Great looking pups!!! 

They look like they are a good form of entertainment!! :smile:


----------



## Little Brown Jug (Dec 7, 2010)

Cute! That last picture is adorable. Lucy looks a lot like my co worker's Lab/Beagle cross.


----------



## pudlemom (Jul 11, 2010)

Aww they are very cute,Airdales are another one of my favorite breeds.


----------



## nortknee (May 5, 2011)

Little Brown Jug said:


> Cute! That last picture is adorable. Lucy looks a lot like my co worker's Lab/Beagle cross.


Oh my! She does!
We're basing our border collie thoughts on the fact that she slinks and has the "stare" when she's trying to work. Incredibly smart too. She got roll over on the third repetition of the hand motion. That might be due to the fact that Winston knows it, but she's still brilliant. No previous training. She was in a pretty bad situation when rescued; emaciated, mites, and wouldn't trust a human hand that came near her. She's still wary of men, especially loud men, but she's coming around and lets kids and "gentle" men pet her.


----------



## luvMyBRT (Mar 8, 2010)

Very cute pics.! Happy dogs! :happy:


----------



## Tobi (Mar 18, 2011)

they are beautiful!!! I'm in love with your airedale!!


----------



## nortknee (May 5, 2011)

Tobi said:


> they are beautiful!!! I'm in love with your airedale!!

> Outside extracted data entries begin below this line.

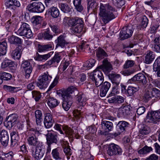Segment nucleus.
Returning a JSON list of instances; mask_svg holds the SVG:
<instances>
[{
    "mask_svg": "<svg viewBox=\"0 0 160 160\" xmlns=\"http://www.w3.org/2000/svg\"><path fill=\"white\" fill-rule=\"evenodd\" d=\"M42 38L44 39L50 40L51 39L53 36L51 33L49 29H47L42 34Z\"/></svg>",
    "mask_w": 160,
    "mask_h": 160,
    "instance_id": "40",
    "label": "nucleus"
},
{
    "mask_svg": "<svg viewBox=\"0 0 160 160\" xmlns=\"http://www.w3.org/2000/svg\"><path fill=\"white\" fill-rule=\"evenodd\" d=\"M134 39L138 40L139 42H142L144 40V36L142 34L136 35L134 36Z\"/></svg>",
    "mask_w": 160,
    "mask_h": 160,
    "instance_id": "60",
    "label": "nucleus"
},
{
    "mask_svg": "<svg viewBox=\"0 0 160 160\" xmlns=\"http://www.w3.org/2000/svg\"><path fill=\"white\" fill-rule=\"evenodd\" d=\"M152 150V148L151 147H148L146 145L138 151V153L140 154H146L149 153Z\"/></svg>",
    "mask_w": 160,
    "mask_h": 160,
    "instance_id": "43",
    "label": "nucleus"
},
{
    "mask_svg": "<svg viewBox=\"0 0 160 160\" xmlns=\"http://www.w3.org/2000/svg\"><path fill=\"white\" fill-rule=\"evenodd\" d=\"M48 106L51 108H54L57 106L59 102L54 98H49L47 100Z\"/></svg>",
    "mask_w": 160,
    "mask_h": 160,
    "instance_id": "30",
    "label": "nucleus"
},
{
    "mask_svg": "<svg viewBox=\"0 0 160 160\" xmlns=\"http://www.w3.org/2000/svg\"><path fill=\"white\" fill-rule=\"evenodd\" d=\"M0 75L1 76V78H2L3 80H8L10 79V78H9V77H10V74L9 73L4 72L0 74Z\"/></svg>",
    "mask_w": 160,
    "mask_h": 160,
    "instance_id": "62",
    "label": "nucleus"
},
{
    "mask_svg": "<svg viewBox=\"0 0 160 160\" xmlns=\"http://www.w3.org/2000/svg\"><path fill=\"white\" fill-rule=\"evenodd\" d=\"M137 91V89L132 87H129L127 90V93L129 96H132Z\"/></svg>",
    "mask_w": 160,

Hehe!  He's certainly photogenic, isn't he?
Has a great personality, but the typical terrier (terror, in some people's opinion) tenacity!


----------



## BRT (Dec 1, 2010)

nortknee said:


> A little headstrong, but he'll do pretty much anything if he loves you (and providing you have a piece of roast beef).


Just like BRT´s :amen:


----------



## Tobi (Mar 18, 2011)

nortknee said:


> Hehe!  He's certainly photogenic, isn't he?
> Has a great personality, but the typical terrier (terror, in some people's opinion) tenacity!


That's why they are referred to as the king of the terriers!!! :biggrin: Terriers (terrors ) in general are my favorites in attitude, drive, everything... and he's just awesome!


----------